LINCOLN — You can see for miles up there at the top of East Stadium. In the last row, as you lean back against the wall of NU’s newest, 6,000-seat addition to Memorial Stadium, the canted view sets in and you think that, so long as it doesn’t get too frigid in November, it’s a plum spot from which to watch a game.
But for Husker fans who have seats in the area, I suspect it’ll take a minute to acclimate that first time they make the climb. It’s steep. The top of a Big Red roller coaster. The hand rails are nice anyway — but as the media toured the new addition for the first time, several reporters used them.
We also used a dedicated escalator — perhaps a five-minute ride, but certainly more enjoyable than walking it — to reach the highest part of the addition. Somewhere in that addition there’s a stairwell that matches the one in West Stadium. Having desceded that West stairwell once at the most ridiculous time imaginable — as Ball State tried to beat Nebraska in 2007 — a word of advice: take the escalator.
So here it was, the new digs on the old home.
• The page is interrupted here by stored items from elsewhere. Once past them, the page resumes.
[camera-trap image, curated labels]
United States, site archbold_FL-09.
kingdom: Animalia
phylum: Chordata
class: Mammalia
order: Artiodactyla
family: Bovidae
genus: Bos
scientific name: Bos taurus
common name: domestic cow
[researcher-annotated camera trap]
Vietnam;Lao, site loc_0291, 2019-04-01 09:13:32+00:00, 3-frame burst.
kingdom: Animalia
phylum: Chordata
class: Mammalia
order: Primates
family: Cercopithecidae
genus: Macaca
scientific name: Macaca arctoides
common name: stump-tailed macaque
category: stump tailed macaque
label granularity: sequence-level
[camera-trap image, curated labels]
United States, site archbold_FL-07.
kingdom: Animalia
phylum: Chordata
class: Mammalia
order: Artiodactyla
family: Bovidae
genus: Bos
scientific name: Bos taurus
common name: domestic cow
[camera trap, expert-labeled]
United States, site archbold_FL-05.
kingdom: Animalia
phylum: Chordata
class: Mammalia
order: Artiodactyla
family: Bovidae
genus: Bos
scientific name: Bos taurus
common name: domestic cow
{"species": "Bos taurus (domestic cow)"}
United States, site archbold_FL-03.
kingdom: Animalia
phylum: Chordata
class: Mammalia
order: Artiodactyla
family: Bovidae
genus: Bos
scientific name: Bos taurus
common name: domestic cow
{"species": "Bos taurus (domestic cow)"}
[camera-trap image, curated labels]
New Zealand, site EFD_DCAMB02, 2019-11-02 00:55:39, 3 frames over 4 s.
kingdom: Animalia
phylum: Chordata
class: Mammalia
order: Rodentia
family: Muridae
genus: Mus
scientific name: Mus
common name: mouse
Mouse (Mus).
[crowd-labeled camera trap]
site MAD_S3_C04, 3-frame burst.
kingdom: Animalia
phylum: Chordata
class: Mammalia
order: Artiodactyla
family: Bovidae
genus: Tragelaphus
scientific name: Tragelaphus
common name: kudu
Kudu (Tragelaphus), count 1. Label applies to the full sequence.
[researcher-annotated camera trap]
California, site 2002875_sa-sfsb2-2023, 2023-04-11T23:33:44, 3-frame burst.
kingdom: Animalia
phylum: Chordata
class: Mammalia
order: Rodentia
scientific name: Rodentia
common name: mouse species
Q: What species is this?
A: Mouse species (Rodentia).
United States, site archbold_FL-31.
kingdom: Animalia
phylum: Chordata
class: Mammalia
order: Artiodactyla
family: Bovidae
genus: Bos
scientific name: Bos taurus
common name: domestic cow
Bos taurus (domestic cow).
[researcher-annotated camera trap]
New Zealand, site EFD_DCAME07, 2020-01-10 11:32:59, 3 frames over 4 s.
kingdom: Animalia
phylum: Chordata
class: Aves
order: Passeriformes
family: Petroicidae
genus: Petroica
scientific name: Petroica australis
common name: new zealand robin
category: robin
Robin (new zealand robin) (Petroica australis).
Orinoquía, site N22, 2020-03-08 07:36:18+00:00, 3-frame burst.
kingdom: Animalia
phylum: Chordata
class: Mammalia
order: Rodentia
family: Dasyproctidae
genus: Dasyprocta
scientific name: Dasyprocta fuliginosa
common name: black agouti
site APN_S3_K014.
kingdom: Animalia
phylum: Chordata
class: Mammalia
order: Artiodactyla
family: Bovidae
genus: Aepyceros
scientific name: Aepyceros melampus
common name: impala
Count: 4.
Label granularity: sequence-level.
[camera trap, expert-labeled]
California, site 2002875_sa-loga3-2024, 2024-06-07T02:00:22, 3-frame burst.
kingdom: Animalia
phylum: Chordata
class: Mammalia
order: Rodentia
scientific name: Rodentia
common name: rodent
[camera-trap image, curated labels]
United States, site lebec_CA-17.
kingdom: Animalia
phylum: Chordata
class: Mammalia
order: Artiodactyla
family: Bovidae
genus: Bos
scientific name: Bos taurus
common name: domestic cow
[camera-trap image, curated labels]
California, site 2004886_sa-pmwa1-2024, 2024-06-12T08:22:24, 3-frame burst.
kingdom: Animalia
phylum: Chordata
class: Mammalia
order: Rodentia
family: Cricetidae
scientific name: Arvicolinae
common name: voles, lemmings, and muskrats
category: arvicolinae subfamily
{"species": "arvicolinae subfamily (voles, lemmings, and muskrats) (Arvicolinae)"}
Fans housed in East Stadium — the new top addition, new suites and the club area — will be impressed. Nebraska’s redone the giant interior concourse that greets all East Stadium patrons — an artistic interpretation on the Huskers “Touchdown Balloons” is neat — and the club seats on East seem to be even a little better than those on the West once the sun sets behind the press box.
But the most interesting part of the tour was a few floors below the biggest suites — which cost $2.5 million over 25 years — where Nebraska cut ribbons on its Center for Brain, Biology and Behavior and its Athletic Performance Lab. They’re both ambitious projects — not on the cutting edge, but the actual edge itself — that will be worth tracking in future years. They’re a bit of a leap of faith, too, in the sense that Nebraska doesn’t intend to horde the space for itself.
It wants to create a thinktank.
First, CB3, as it’s called. In one sense, it’ll be a concussion research center, coordinating on 17,500 athletes in the Big Ten and Ivy League to try and find answers on concussions — prevention, detection and treatment — where few or none may exist. UNL psychologist Dr. Dennis Molfese also mentioned, though, that it’s a place to study high-level brain function, too. If, for example, a researcher wanted to compare the brain functions of world-renowned concert pianist against a person who made stone age tools, she could.
Second, the Athletic Performance Lab. Husker football fans may want to pay attention, because our tour guide told us that recruiting pitches and tours now begin here. NU intends to make this lab a part — perhaps a big part — of wooing top athletes.
The centerpiece is the facility that has turf, a basketball court and a synthetic track embedded with “force plates” — specially-designed panels with sensors used to measure impact — and surrounded by portable motion-capture cameras to help athletes learn how they perform and, in the words of NAPL director Dr. Judy Burnfield, how they “improve as rapidly as possible.”
“These athletes have many, many things on their schedule,” Burnfield said. “So if we can develop treatments and therapeutic interventions to improve their performance rapidly, that’s a real win for our athletes. Also, if we have an injury, we can begin to find the precise impact of the injury on our athlete and then begin to design our interventions around that injury.”
The lab includes space for companies — or perhaps professional sports teams — to lease for their own work. Though no examples were given and it doesn’t appear any company is signed up, I’ll give you an example: A shoe company coming in and testing the performance of its shoes.
It’s interesting-but-heady stuff, and not easy to package into to a sound byte for an 18-year-old kid who may not connect his performance to modern medicine. But if Nebraska intends to make this lab a key part of its recruiting pitch, finding the right, understandable summary for this lab could be a big boon in recruiting.
To be able to sell a kid on quantifiable development and improvement — to have doctors in labs and cameras everywhere looking for an extra edge — well, it may not be 17 guys editing film for Nick Saban. It might be better.
Nebraska’s coaching staff has a new tool to use in the ongoing battle to court top recruits. We’ll track how they use it. Some kids will take a shine to these labs. They’ll like the view from the top, too.